Print the line that contains "How much space" and every line after it through the last line of the records below, exactly as written and nothing else.

Dataset rows:

────────────────────

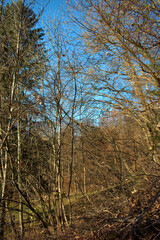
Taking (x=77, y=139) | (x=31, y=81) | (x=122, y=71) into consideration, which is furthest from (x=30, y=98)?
(x=122, y=71)

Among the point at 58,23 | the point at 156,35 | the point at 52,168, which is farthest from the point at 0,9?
the point at 52,168

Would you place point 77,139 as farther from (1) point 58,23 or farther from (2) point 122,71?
(1) point 58,23

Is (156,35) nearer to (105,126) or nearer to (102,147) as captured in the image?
(105,126)

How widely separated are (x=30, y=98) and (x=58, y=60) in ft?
4.00

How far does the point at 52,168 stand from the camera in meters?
4.41

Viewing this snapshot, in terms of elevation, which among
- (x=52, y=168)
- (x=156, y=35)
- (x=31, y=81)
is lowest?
(x=52, y=168)

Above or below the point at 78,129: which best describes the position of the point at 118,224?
below

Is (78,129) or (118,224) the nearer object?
(118,224)

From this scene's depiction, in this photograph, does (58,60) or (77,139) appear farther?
(77,139)

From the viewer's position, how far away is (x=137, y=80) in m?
4.99

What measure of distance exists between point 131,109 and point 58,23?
3031mm

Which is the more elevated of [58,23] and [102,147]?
[58,23]

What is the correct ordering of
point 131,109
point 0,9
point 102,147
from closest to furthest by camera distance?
1. point 0,9
2. point 131,109
3. point 102,147

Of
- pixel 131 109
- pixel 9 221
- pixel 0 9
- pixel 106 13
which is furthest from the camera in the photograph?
pixel 131 109
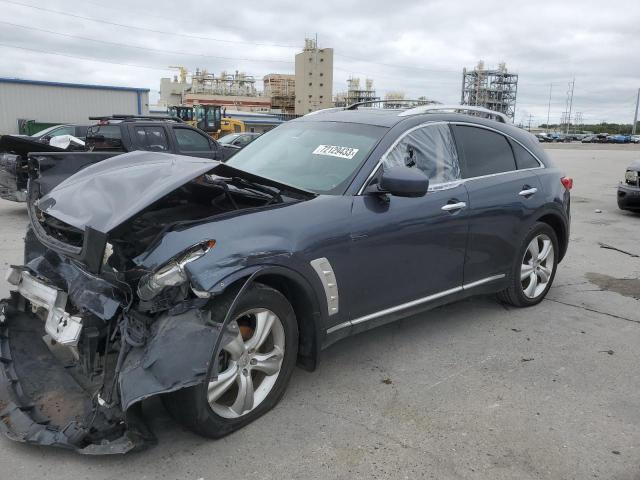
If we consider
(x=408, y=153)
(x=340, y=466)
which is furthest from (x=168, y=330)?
(x=408, y=153)

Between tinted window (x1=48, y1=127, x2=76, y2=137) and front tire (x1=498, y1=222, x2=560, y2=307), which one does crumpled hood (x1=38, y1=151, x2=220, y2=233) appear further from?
tinted window (x1=48, y1=127, x2=76, y2=137)

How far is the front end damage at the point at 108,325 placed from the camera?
8.10 ft

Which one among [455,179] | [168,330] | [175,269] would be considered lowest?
[168,330]

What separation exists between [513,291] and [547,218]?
789 millimetres

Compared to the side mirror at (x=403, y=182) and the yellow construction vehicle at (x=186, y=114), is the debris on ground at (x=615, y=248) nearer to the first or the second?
the side mirror at (x=403, y=182)

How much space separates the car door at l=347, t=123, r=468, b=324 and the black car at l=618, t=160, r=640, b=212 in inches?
286

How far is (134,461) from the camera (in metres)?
2.64

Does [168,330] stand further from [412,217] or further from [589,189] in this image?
[589,189]

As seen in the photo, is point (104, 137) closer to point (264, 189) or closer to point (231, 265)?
point (264, 189)

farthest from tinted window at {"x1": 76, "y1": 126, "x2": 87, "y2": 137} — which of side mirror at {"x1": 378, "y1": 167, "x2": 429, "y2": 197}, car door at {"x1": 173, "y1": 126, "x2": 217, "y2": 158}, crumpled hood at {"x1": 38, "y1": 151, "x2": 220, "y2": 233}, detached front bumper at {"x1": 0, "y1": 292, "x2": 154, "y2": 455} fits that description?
side mirror at {"x1": 378, "y1": 167, "x2": 429, "y2": 197}

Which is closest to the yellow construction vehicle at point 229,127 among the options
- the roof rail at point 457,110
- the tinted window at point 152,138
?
the tinted window at point 152,138

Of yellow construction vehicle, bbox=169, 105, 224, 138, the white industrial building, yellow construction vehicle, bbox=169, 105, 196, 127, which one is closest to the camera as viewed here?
yellow construction vehicle, bbox=169, 105, 224, 138

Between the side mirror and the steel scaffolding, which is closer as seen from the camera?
the side mirror

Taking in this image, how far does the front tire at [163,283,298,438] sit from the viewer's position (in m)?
2.64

────────────────────

Solution for this task:
How much space separates the car door at l=347, t=123, r=468, b=324 and the black car at l=618, t=160, r=640, b=212 in inches?
286

How far is (134,461) from the camera (in metres)?
2.64

Does [168,330] stand further from [412,217] or further from [589,189] in this image?
[589,189]

As seen in the photo, is point (104, 137) closer to point (264, 189) or closer to point (231, 265)?
point (264, 189)

farthest from tinted window at {"x1": 76, "y1": 126, "x2": 87, "y2": 137} — which of side mirror at {"x1": 378, "y1": 167, "x2": 429, "y2": 197}, car door at {"x1": 173, "y1": 126, "x2": 217, "y2": 158}, crumpled hood at {"x1": 38, "y1": 151, "x2": 220, "y2": 233}, detached front bumper at {"x1": 0, "y1": 292, "x2": 154, "y2": 455} fits that description?
side mirror at {"x1": 378, "y1": 167, "x2": 429, "y2": 197}

Which is closest to the yellow construction vehicle at point 229,127 among the options
- the roof rail at point 457,110
- the tinted window at point 152,138
?
the tinted window at point 152,138

Of yellow construction vehicle, bbox=169, 105, 224, 138, the white industrial building, yellow construction vehicle, bbox=169, 105, 196, 127, which one is closest to the camera as viewed here?
yellow construction vehicle, bbox=169, 105, 224, 138

Between the side mirror and the steel scaffolding, which is closer as seen from the camera?
the side mirror

Taking in this image, how far does the front tire at [163,283,298,438] sit from the viewer's position (in m)?
2.64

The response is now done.